REQUIRED ACTION A: In the text about Thai food below, what does a Thai meal generally consist of?
REQUIRED ACTION B: How would you render this sentence from the Thai food text below in Spanish: "Measuring cups are unimportant, and recipes are more of a guide than a set of instructions."
REQUIRED ACTION C: Carry on the text about Thai food below, picking up after its final sentence.

An Important Balance
Perhaps the most impressive and unique trait of Thai food is the balance of its flavors. The majority of Thailand's population is Buddhist, and the religion has had a profound influence on the national cuisine. Every Thai meal seeks a harmony with its flavors, and that balance is not just limited to sweet/sour and spicy/salty combinations. The four flavors work together to balance one another out, allowing your taste buds to appreciate all the elements of the meal --- not be overridden by one or two prominent tastes.
What Makes a Thai Meal?
A Thai meal generally consists of soup or salad, a main course, a dip and a side or two. The portions are pretty small. The global popularity of Thai cooking has exploded over the past three decades, in part because of the forgiving nature of its recipes [source: Owen]. Most Thai dishes are relatively easy to cook, but their preparation is in no way an exact science. Measuring cups are unimportant, and recipes are more of a guide than a set of instructions. Estimations, changing ingredients -- it's all pretty much guided by your tongue. If you want to add more garlic -- add more garlic! If you feel that a recipe calls for too much fish oil -- hold back on it. Don't be afraid to tailor your cooking to suit your tastes.

(Extracted data entries)

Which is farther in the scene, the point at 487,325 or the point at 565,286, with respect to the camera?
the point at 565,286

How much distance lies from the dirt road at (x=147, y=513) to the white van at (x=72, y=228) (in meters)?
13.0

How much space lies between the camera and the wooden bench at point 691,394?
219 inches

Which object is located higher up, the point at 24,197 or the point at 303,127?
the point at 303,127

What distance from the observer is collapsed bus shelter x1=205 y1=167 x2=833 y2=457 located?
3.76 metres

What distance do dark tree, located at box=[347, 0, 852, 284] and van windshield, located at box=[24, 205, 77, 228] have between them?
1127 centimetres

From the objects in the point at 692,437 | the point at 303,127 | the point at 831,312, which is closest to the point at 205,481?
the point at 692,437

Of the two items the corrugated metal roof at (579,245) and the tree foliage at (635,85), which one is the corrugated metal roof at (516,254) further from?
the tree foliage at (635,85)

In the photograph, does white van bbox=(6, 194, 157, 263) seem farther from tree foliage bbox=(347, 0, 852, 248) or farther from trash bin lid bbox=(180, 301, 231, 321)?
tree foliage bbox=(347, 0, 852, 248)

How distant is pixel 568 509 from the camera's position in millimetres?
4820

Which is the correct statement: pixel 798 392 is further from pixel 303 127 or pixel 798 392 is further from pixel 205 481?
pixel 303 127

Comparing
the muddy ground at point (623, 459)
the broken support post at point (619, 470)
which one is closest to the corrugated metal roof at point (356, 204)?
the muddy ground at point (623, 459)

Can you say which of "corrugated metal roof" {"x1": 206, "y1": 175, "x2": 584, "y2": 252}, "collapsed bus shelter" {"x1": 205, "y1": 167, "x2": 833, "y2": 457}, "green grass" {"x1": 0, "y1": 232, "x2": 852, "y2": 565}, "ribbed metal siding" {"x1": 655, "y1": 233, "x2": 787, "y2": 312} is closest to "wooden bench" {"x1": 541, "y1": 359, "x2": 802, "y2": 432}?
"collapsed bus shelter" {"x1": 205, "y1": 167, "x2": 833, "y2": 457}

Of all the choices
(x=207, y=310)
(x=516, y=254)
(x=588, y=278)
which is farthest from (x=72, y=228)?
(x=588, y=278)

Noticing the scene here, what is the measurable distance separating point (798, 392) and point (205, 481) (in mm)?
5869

* * *

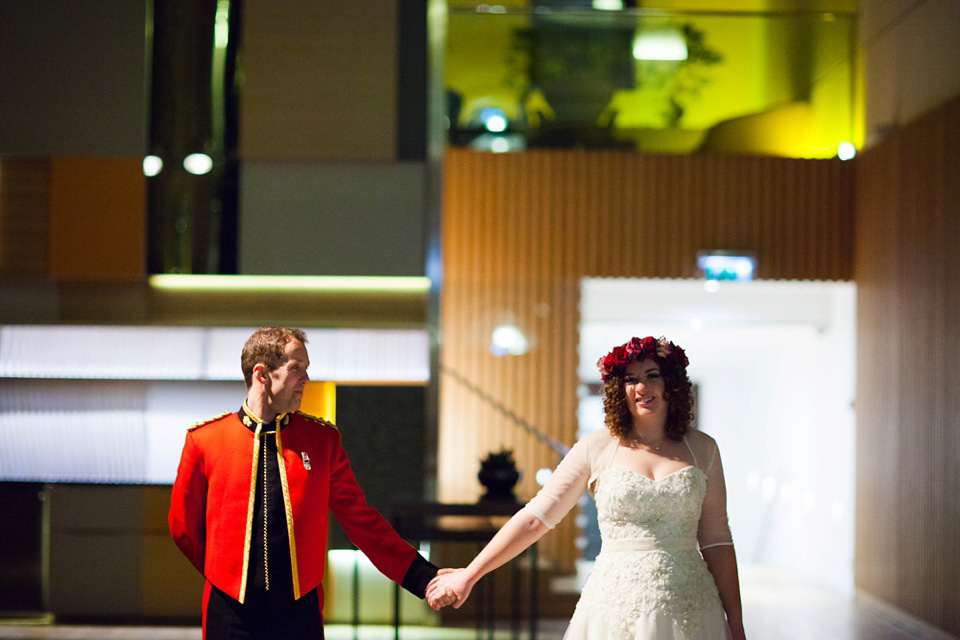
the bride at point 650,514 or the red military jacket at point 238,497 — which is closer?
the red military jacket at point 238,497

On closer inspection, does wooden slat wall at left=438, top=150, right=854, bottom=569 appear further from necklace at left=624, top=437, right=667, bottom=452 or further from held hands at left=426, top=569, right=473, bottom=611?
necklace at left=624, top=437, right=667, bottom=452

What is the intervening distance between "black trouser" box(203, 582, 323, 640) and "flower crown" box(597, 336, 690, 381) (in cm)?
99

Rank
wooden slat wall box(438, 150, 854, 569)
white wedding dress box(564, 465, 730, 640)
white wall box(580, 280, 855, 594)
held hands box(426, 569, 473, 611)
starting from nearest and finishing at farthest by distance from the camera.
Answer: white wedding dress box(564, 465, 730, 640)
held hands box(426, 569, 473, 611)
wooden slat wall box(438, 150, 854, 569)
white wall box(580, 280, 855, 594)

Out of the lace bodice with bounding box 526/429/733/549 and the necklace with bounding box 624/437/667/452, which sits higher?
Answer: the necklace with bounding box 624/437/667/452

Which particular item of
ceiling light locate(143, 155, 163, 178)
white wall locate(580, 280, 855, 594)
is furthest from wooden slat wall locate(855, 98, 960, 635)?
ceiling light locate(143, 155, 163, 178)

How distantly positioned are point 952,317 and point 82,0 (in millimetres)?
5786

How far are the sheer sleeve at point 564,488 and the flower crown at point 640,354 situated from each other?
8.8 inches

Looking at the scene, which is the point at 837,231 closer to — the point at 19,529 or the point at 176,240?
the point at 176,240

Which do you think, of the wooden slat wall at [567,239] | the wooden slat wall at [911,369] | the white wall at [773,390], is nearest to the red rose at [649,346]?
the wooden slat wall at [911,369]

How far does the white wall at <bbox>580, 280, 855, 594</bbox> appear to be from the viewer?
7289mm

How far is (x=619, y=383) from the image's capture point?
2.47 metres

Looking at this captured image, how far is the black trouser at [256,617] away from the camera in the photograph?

---

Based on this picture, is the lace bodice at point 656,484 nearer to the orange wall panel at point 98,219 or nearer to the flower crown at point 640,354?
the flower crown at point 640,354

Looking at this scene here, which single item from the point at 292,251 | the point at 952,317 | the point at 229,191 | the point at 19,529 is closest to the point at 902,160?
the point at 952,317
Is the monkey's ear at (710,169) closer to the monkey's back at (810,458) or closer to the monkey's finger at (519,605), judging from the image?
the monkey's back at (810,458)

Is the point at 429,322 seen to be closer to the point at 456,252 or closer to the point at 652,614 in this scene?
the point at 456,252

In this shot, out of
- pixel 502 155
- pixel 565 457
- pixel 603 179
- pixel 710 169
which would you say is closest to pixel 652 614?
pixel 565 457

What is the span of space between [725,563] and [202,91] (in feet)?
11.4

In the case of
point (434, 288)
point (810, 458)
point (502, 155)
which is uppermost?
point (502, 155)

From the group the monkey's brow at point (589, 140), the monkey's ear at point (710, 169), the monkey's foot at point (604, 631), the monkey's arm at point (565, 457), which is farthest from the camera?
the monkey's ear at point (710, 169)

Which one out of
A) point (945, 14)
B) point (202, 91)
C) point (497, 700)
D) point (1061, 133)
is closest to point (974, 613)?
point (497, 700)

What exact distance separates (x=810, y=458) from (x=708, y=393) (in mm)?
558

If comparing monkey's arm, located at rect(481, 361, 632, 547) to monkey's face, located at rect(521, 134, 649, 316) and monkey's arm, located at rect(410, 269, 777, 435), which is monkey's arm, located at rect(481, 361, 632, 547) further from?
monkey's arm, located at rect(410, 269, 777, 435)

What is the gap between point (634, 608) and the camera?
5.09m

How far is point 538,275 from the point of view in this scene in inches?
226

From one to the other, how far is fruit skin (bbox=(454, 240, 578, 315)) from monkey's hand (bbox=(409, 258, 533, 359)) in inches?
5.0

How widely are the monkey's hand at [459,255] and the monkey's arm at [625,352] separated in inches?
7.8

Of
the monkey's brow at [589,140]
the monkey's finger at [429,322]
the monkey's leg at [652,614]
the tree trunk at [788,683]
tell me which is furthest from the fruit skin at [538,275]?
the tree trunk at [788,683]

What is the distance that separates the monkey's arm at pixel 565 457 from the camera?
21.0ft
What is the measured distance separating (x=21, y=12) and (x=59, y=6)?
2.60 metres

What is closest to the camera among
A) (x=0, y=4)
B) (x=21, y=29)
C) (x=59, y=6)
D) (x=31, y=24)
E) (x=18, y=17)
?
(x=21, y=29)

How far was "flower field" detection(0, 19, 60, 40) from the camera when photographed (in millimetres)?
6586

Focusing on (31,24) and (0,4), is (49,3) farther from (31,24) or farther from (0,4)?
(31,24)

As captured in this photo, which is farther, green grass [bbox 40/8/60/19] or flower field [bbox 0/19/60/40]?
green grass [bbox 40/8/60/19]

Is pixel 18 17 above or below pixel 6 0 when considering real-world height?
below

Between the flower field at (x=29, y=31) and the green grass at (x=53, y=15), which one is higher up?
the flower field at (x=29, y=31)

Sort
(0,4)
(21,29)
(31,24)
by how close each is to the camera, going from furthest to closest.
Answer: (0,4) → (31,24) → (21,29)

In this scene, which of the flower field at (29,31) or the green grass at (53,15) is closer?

RESPONSE AREA A: Soup or salad, a main course, a dip and a side or two.

RESPONSE AREA B: Las tazas medidoras no son importantes, y las recetas son más una guía que un conjunto de instrucciones.

RESPONSE AREA C:
In order to achieve the necessary balance, there are several quintessential ingredients that are found in virtually every Thai meal. They are:
- Rice: Most Thai meals include rice in at least one dish (usually jasmine, steamed or sticky white rice). However, noodles can serve as a substitute for some dishes.
- Fish Sauce: Fish sauce is the primary salty ingredient in most Thai dishes, and you'll be hard-pressed to sit down to a meal that doesn't call for it somewhere. Fish sauce has a distinctive aroma and taste that is an essential part of Thai food.
- Coconut Milk: Coconut milk has a natural, sweet flavor and is commonly found in Thai soups, desserts and seafood.
- Chili Peppers: Chili peppers make up the spicy spectrum of many Thai dishes. Ground, dried chili peppers are also an extremely common ingredient.
- Lemongrass: Lemongrass is exactly what it sounds like: a green, grasslike plant that tastes like lemon. Its thick stalk is used in many Thai dishes.
- Proteins: The protein in Thai dishes varies by region and culture, but chicken, fish, lamb, pork, eggs and duck are all common. Meats are typically shredded and only one of many ingredients in Thai dishes -- they don't make up the bulk of the entrée as they often do in the West.
If you're looking for some easy Thai recipes, try Pad Thai, Thai fried rice or Thai noodle soup. These meals are simple to make and offer a tantalizing, tasty glimpse into Thai cuisine.
Did You Know? Jasmine rice is the most common form of rice used in Thai recipes -- and it's grown exclusively in Thailand. When jasmine rice is cooked, it doesn't swell like traditional white rice; instead, it expands horizontally, becoming longer instead of fatter. It's got a unique, popcornlike smell and an unusual, nutty flavor.
Related HowStuffWorks Articles
- Ashkenazi, Michael and Jeanne Jacob. "The World Cookbook for Students: Volume 5: Sri Lanka to Zombabwe." Greenwood Press, 2007.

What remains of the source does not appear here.